One interesting item in the Seattle Times article is that Sound Transit is considering extending the south line past the airport ahead of schedule. Apparently they have done most of the planning for that part already and if they build it sooner they can benefit from lower bids. Sounds pretty smart to me.
What’s really funny is that no, on the conference call, I asked if that was planned, and Lindblom got confused and thought it was one of the cost cutting measures.
I think it might be one of the cost-cutting measures. S 200th is already at 1/3 design so they could have that extension open soon, and it’ll cost less to build in 2013 than 2020.
one easy place to reduce costs in ST2: cut the number of park-and-ride stalls at Link stations. those funds would attract more riders if used for service any way.
I think they should keep that parking (as much as we don’t like it most people have to drive to the stations), but they should charge a couple dollars a day for it. Parking costs a huge amount to build and maintain, so the users should pay part of the cost for it, just like transit riders pay part of the cost for transit.
Amen. It is crazy to not charge for parking. Like you say, it is a reasonable user fee and it also would encourage other ways of getting to the stations.
A small charge at park n rides would be a good thing. But it needs to be small enough that people aren’t discouraged from using them. We want people to use them because they shorten the car trip by 80% and keep those cars off the crowded highways. There may be some legal obstacles to charging though because they were built (and in some cases explicitly approved by voters) on the assumption that they would be free.

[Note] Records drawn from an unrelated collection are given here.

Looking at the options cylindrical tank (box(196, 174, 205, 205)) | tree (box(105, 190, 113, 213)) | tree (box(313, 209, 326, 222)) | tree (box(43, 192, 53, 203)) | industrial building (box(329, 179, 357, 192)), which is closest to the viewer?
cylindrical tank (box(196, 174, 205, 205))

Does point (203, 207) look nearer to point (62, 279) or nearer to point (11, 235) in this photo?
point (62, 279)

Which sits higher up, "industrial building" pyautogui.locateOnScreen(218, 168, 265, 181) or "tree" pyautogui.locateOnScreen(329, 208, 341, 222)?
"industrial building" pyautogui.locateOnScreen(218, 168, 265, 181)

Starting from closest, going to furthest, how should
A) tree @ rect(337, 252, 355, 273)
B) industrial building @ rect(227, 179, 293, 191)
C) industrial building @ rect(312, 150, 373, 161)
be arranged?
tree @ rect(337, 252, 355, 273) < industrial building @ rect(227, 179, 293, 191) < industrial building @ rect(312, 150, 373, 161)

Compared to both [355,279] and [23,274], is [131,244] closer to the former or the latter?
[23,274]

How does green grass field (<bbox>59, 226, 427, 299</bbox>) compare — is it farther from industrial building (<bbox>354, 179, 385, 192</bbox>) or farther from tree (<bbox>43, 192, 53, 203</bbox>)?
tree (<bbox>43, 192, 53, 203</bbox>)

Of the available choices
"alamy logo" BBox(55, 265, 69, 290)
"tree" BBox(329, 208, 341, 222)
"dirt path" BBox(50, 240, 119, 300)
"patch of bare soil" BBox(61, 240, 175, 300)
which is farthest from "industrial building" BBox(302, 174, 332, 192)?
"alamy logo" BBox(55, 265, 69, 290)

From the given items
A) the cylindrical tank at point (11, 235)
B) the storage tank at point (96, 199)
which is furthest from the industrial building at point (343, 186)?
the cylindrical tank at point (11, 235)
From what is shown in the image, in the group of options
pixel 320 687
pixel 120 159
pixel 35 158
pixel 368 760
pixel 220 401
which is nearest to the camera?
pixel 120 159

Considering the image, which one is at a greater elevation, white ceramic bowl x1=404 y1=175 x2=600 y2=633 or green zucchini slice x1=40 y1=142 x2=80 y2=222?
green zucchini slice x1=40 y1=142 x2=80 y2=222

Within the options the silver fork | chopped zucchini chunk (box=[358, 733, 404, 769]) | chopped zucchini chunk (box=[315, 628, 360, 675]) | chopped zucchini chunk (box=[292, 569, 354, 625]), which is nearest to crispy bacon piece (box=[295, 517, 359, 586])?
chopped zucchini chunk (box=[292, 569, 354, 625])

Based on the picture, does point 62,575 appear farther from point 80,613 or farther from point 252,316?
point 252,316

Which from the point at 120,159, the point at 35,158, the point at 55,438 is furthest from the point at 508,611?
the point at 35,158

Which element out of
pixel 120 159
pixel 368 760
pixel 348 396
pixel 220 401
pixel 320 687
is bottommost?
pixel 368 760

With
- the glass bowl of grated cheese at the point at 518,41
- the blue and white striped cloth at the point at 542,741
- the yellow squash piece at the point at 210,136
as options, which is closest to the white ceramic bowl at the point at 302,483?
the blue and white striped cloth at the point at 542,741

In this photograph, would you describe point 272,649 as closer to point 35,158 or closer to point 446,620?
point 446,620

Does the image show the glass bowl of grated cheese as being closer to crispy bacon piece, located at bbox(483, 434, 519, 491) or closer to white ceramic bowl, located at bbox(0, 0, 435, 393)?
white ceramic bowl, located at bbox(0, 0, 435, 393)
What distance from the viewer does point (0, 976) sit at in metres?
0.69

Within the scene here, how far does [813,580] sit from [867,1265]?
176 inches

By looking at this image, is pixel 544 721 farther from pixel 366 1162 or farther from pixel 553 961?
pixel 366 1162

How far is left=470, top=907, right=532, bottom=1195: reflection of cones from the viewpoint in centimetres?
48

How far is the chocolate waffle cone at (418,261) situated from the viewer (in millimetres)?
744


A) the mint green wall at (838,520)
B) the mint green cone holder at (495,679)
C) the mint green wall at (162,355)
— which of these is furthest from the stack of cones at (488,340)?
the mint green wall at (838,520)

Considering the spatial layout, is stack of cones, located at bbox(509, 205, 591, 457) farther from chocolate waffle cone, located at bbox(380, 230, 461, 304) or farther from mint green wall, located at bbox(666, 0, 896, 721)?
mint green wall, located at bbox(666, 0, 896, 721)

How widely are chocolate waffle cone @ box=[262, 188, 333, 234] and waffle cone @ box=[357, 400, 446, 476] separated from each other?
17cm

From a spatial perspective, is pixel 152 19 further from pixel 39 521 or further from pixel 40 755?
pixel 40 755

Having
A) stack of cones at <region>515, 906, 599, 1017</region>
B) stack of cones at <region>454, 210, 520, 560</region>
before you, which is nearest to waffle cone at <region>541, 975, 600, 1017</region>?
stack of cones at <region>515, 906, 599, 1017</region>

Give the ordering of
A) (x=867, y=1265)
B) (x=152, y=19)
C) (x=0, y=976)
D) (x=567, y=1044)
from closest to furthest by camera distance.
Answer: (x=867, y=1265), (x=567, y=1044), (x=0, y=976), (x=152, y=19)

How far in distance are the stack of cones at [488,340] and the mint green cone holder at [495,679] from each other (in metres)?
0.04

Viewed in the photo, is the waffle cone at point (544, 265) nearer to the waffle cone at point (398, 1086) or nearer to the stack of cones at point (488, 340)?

The rate could start at 50c and rise gradually to $2 over four years. Remember that the total cost of the trip includes a transit fare on top of that.
I’d set the parking charge to whatever the “market clearing” rate is. That means the lot has a small number of spaces (say 2%) that stay open all day. For some lots that charge is still “free” but for a number of lots that fill quite early (Mercer Island) it might be $5 per day or so.